PROVIDED PASSAGE |
Other rumors play on the idea that illegal immigrants are using the hurricanes as an opportunity to steal. On a recent episode of his podcast, Alex Jones even went so far as to assert that in the South, Blacks and whites don’t loot because they’re Christians. So any potential looting had to have been a result of illegal immigration. (If you’re old enough to remember Hurricane Katrina, I apologize if that made your head explode.) The bogeyman in this case: immigrants — or “migrants” as they’ve taken to calling them. Still, other rumors combine the two bogeymen to assert that the government, namely FEMA, is intentionally diverting resources away from Americans suffering from the storm and giving those resources to — you guessed it! — migrants.
It is human nature to try to find meaning in the world around us. As the world gets crazier and more unpredictable, the more prone we are to make up wilder, more fantastical stories. But once a conspiracy theory has a bogeyman, that means it has a target and that’s when things can get dangerous.
To be fair, these lies aren’t new, even the crazy ones. We’ve heard Republican Rep. Marjorie Taylor Greene blame wildfires on what others have derisively dubbed “Jewish space lasers” and seen rumors about them being intentionally set by anti-fascist activists. During the racial justice protests of 2020, there was fear of “outside agitators” infiltrating at least one city as hurricane evacuees. Some of the very same conspiracy theories we’re hearing about Helene and Milton appear to have been recycled from the 2023 Maui wildfire.
This is where climate denial has led us: confusion and uncertainty, fear and anger. It’s the perfect storm for disinformation to take root. We have a whole swath of the country that has been told for decades that climate change isn’t real and it’s a hoax. Now these same people are asking themselves why are these storms happening. Why are they getting worse? Why are they happening in these specific places?

COMPLETE THE FOLLOWING |
A) Answer these questions about the passage on hurricane conspiracy theories:
(i) Why, according to Alex Jones, don't Blacks and whites in the South loot?
(ii) Who blamed wildfires on what others have derisively dubbed "Jewish space lasers"?
(iii) From what event do some of the conspiracy theories about Helene and Milton appear to have been recycled?
B) Write the next paragraph of the passage on hurricane conspiracy theories, starting after its final sentence.

Records from a data collection:
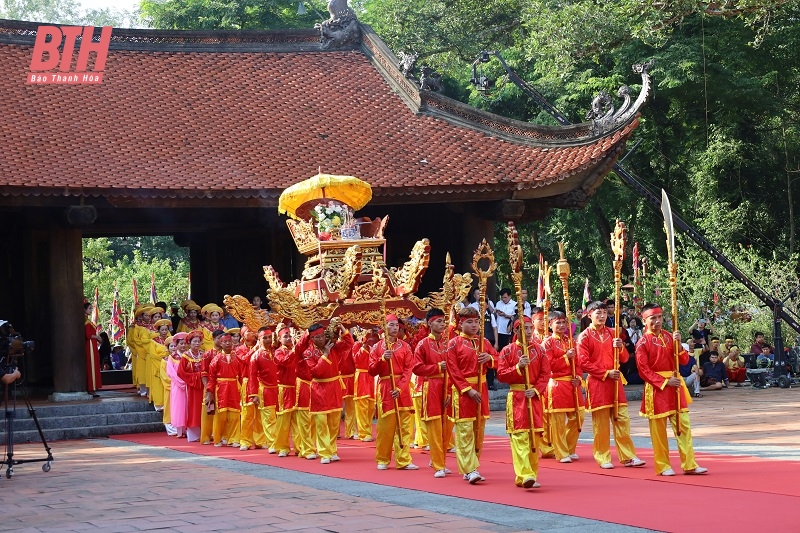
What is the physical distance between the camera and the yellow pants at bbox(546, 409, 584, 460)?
1050 centimetres

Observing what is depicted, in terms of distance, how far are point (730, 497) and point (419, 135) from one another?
1131 cm

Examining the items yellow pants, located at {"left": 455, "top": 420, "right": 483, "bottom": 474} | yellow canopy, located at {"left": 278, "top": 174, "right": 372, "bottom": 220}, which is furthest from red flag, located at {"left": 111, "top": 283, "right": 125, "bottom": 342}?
yellow pants, located at {"left": 455, "top": 420, "right": 483, "bottom": 474}

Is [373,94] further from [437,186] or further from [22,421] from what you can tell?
[22,421]

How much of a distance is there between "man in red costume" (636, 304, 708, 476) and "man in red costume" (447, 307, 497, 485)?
132 cm

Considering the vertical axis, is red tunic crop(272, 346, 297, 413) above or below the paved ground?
above

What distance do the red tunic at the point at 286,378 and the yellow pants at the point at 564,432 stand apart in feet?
9.53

ANSWERS BELOW |
A)
(i) Because they're Christians.
(ii) Republican Rep. Marjorie Taylor Greene.
(iii) The 2023 Maui wildfire.

B)
And that brings me to the most frustrating thing about all of this: They’re so close. Going back to the conspiracy theory from my friend’s plane ride, I’d argue that there actually is a US government-backed genocide happening right now, it’s just in Palestine and not North Carolina. (And the International Court of Justice would agree with me.) But, moreover, climate change is the result of a massive conspiracy, full of cover-ups and collusion. Don’t believe the hype about “government inaction.” The government has been an extremely active player in the creation of this crisis, pouring gallons and gallons of fossil fuel on the fire. And climate change is genocidal, even ecocidal.
So why are folks running to invent new conspiracy theories when the real, undeniable conspiracy is right there? Because for them to change their mind would be to lose a very real part of their identity and, perhaps, to have to consider the possibility that some of their other beliefs may not be real either. And that might mean they need to find new communities or even new families. Changing your mind about something as colossal as the ground you live on and the air you breathe is not unlike coming out of a cult.
But we don’t treat people that way. We treat them like doofuses who fell for an obvious lie. Ultimately, who does that serve? Perhaps it’s time we start treating these people as what they are: victims of a manipulative, deliberate lie. And then turn our attention back toward the people who lied to them.